2. The Application before me dated 4. 11. 15 is a Summons for Revocation of the said Grant brought under Section 76 of the Law of Succession Act. The Applicant, Martin Munguti Mwonga seeks stay of the execution or implementation of the Grant confirmed on 24. 6.13. He further seeks revocation of the said Grant.
3. The Application is premised on the grounds that the Grant was obtained by concealment of material facts and through the making of false and untrue allegations of fact. The Applicant avers in his Affidavit sworn on 4. 11. 15 that the Respondent and his late father David Munguti Mbindyo were the only children of the deceased. That his father died on 26. 5.86 as per the death certificate annexed to his affidavit. That the Respondent failed to disclose this fact to the Court when obtaining the Grant of Letters of Administration.

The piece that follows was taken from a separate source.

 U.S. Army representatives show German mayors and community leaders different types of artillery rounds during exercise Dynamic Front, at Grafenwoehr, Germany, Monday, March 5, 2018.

4. The Respondent in her Grounds of Opposition dated 30. 11. 15 and filed on even date opposes the Application. The Respondent claims that the Applicant lacks locus standi, being neither a beneficiary nor executor of the estate. That she followed due process in obtaining the grant and the application is therefore frivolous, vexatious and an abuse of the Court process. She further states that the application offends the provisions of Section 38 of the Law of Succession Act.
5. In his oral submissions, the Applicant states that no consent was given by any family members in the proceedings to obtain the Grant. That the Applicant did not include the names of the Respondent and his siblings as required by Section 51(2)(g) of the Law of Succession Act. The Applicant argues that his father being a son to the deceased and a sister to the Respondent was an heir to the deceased. That his father’s two wives and their children are entitled to his share of the deceased’s estate.

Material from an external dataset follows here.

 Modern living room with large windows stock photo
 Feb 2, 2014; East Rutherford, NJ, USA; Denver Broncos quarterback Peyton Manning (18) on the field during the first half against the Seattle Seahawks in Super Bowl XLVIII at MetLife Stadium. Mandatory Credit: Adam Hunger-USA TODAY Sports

6. In response, the Respondent stated that the Applicant’s father had predeceased the deceased and therefore the Respondent was the only surviving child. According to the Respondent, Section 38 of the Law of Succession Act is clear in situations where a deceased dies without a spouse but leaves a child or children. That in the instant case, the deceased left one child, that is herself and that therefore the entire estate goes to her as the only surviving child of the deceased.
7. It was submitted for the Respondent that what was before the Court was not an application for provision by a dependant under Section 26 of the Act and even it was, it would have been time barred as such application ought to be made before confirmation of grant. It was further submitted that due process was followed and no objection was raised when the matter was advertised. The Respondent further argued that the Applicant lacks locus standi. On the issue of consent, it was argued that none was required, the Respondent being the only heir of the deceased. The Respondent urged the Court to dismiss the Application as it was vexatious and frivolous and misconceived.
8. I have carefully considered the Application, depositions and submissions in support of and in opposition to the Summons for Revocation of Grant.
9. The Applicant claims that the Respondents applied for a Grant of Letters of Administration fraudulently by the making of a false statement or by the concealment from the court of something material to the case to wit that the she was the only beneficiary of the estate of the deceased. She concealed from the Court the existence of her deceased brother’s widows and children.
10. It is not disputed that the Respondent had a brother who had predeceased the deceased or that in fact he left a family. In deed the Respondent acknowledges that the Applicant is a son of her deceased brother. Section 51(2)(g) of the Law of Succession Act provides that an application for a grant of representation should include inter alia:
“in cases of total or partial intestacy, the names and addresses of all surviving spouses, children, parents, brothers, and sisters of the deceased, and of the children of any child of his or hers then deceased;”
10. The Respondent failed in her application to include the names of the children of her deceased brother contrary to the requirements of Section 51(2)(g) of the Act.
11. Section 76(b) of the Law of Succession Act provides
“ 76 A grant of representation, whether or not confirmed, may at any time be revoked or annulled if the court decides, either on application by any interested party or of its own motion—
(a) …
(b) that the grant was obtained fraudulently by the making of a false statement or by the concealment from the court of something material to the case.
(c) …
12. The averment by the Respondent in her Affidavit in support of her Petition for Grant of Letters of Administration herein that she is the only person who survived the deceased amounts to making a false statement. Further her failure to disclose to the Court that she had a brother who predeceased the deceased and was himself survived by widows and children amounts to concealment from the Court of something material to the case. This Court finds that not only was there concealment from the Court of something material to the case but there was also a false statement made by the Respondent that she was the only survivor of the deceased. To this extent therefore, the Grant to the Respondent herein was obtained fraudulently.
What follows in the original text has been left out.